Hi,
Looks like you have a lot of spare time. Getting down to ms latencies on every piece of equipment would be hard enough in an environment where you had dedicated and isolated equipment every step of the way.
FC latencies are definitely a matter of the "moving parts", as you say, mostly queuing/buffering along the paths, possibly reordering of commands within switches with multiple paths/ISL's.
NFS latencies are probably more complex given congestion algorithms and the possibility of necessary TCP retransmissions (assuming/hoping you use TCP with NFS). NFS also needs to keep track of the status of files (and parts of files) and directories and has quite a bit of RPC "chatter" depending the version. Depending on the client, you also have a fair amount of buffering within the OS, without mentioning normal TCP window sizing, NFS read/write size options, Ethernet jumbo frames, TCP offloading or other tuning options for the NICs, general TCP stack tuning, and the like. NFS just has a lot more slack built in.
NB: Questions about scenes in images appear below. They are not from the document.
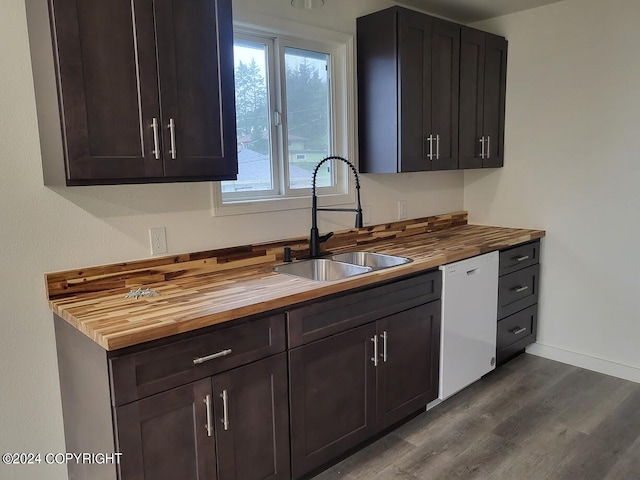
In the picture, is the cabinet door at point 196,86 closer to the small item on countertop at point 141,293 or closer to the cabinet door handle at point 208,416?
the small item on countertop at point 141,293

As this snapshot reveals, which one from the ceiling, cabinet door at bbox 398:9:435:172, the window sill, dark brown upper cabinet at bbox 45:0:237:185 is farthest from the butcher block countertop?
the ceiling

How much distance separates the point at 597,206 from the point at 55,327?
10.2ft

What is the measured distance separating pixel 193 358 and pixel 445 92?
2.26 m

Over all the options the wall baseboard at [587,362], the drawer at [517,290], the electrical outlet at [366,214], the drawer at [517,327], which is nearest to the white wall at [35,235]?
the electrical outlet at [366,214]

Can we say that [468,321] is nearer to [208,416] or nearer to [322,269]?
[322,269]

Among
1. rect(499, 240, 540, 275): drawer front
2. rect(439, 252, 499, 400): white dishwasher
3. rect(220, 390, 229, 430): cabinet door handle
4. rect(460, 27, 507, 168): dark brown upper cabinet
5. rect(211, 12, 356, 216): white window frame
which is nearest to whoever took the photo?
rect(220, 390, 229, 430): cabinet door handle

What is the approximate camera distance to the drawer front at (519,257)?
9.84ft

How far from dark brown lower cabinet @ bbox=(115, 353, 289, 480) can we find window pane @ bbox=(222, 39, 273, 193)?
3.48 ft

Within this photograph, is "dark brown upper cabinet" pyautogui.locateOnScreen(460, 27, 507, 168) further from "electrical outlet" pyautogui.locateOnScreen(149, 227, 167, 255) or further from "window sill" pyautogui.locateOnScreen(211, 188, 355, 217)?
"electrical outlet" pyautogui.locateOnScreen(149, 227, 167, 255)

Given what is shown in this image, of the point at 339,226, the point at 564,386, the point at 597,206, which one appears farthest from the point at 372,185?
the point at 564,386

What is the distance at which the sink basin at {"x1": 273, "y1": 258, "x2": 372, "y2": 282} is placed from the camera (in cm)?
250

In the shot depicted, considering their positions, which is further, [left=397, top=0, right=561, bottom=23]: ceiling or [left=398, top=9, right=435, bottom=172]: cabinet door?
[left=397, top=0, right=561, bottom=23]: ceiling

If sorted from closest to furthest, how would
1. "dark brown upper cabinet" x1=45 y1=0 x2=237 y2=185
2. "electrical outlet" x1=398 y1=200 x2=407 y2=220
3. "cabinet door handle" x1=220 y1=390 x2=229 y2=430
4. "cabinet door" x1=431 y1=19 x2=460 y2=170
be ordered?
"dark brown upper cabinet" x1=45 y1=0 x2=237 y2=185 → "cabinet door handle" x1=220 y1=390 x2=229 y2=430 → "cabinet door" x1=431 y1=19 x2=460 y2=170 → "electrical outlet" x1=398 y1=200 x2=407 y2=220

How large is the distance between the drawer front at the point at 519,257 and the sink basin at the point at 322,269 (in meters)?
1.06
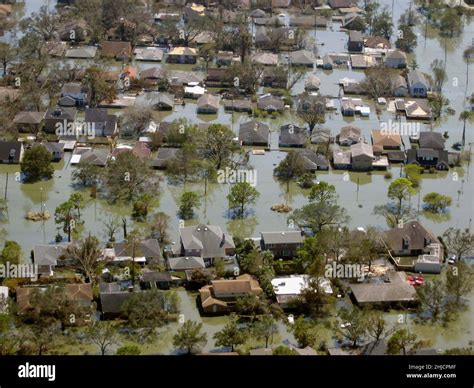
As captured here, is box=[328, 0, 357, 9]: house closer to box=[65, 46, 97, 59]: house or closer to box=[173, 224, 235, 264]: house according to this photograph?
box=[65, 46, 97, 59]: house

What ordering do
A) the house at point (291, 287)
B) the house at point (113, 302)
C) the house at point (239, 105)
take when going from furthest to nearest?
the house at point (239, 105)
the house at point (291, 287)
the house at point (113, 302)

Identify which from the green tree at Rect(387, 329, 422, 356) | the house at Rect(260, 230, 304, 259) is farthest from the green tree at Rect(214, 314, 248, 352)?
the house at Rect(260, 230, 304, 259)

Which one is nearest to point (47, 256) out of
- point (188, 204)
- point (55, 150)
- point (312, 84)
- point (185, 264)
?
point (185, 264)

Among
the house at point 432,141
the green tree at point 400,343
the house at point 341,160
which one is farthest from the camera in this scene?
the house at point 432,141

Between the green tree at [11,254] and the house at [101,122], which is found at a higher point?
the house at [101,122]

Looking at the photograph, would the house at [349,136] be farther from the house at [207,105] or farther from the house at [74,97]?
the house at [74,97]

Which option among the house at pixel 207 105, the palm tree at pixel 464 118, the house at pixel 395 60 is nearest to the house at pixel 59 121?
the house at pixel 207 105
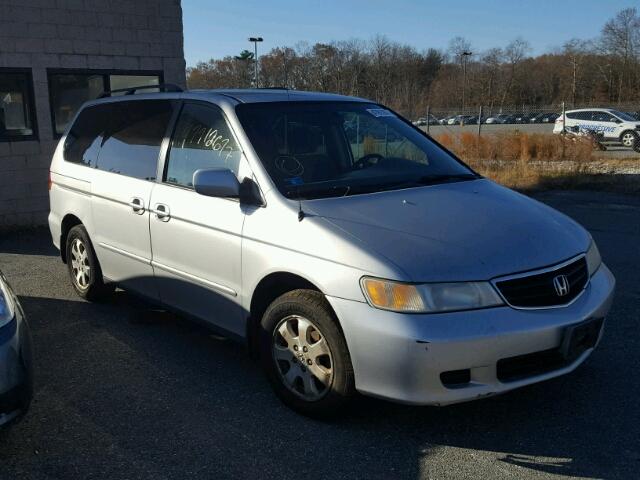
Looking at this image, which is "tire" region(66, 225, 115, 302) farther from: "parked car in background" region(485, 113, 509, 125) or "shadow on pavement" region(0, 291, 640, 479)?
"parked car in background" region(485, 113, 509, 125)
It's not always a negative thing, but this resilience has its cost if it needs to be used, i.e. the latency spikes you see.
FC is pretty rigid, but almost simple in comparison and has generally lower latencies. FC also fails in spectacular ways during congestion scenarios that TCP handles with ease, at least if one doesn't use a lot more complex fabric configuration and strict queue depth policies on servers. It's like a fine sports car while NFS is like your reliable jeep.
I wish you luck in your endeavor, but I would be slightly surprised if you succeed. Isolating all of the parts and settings would be a very complex matrix.
S.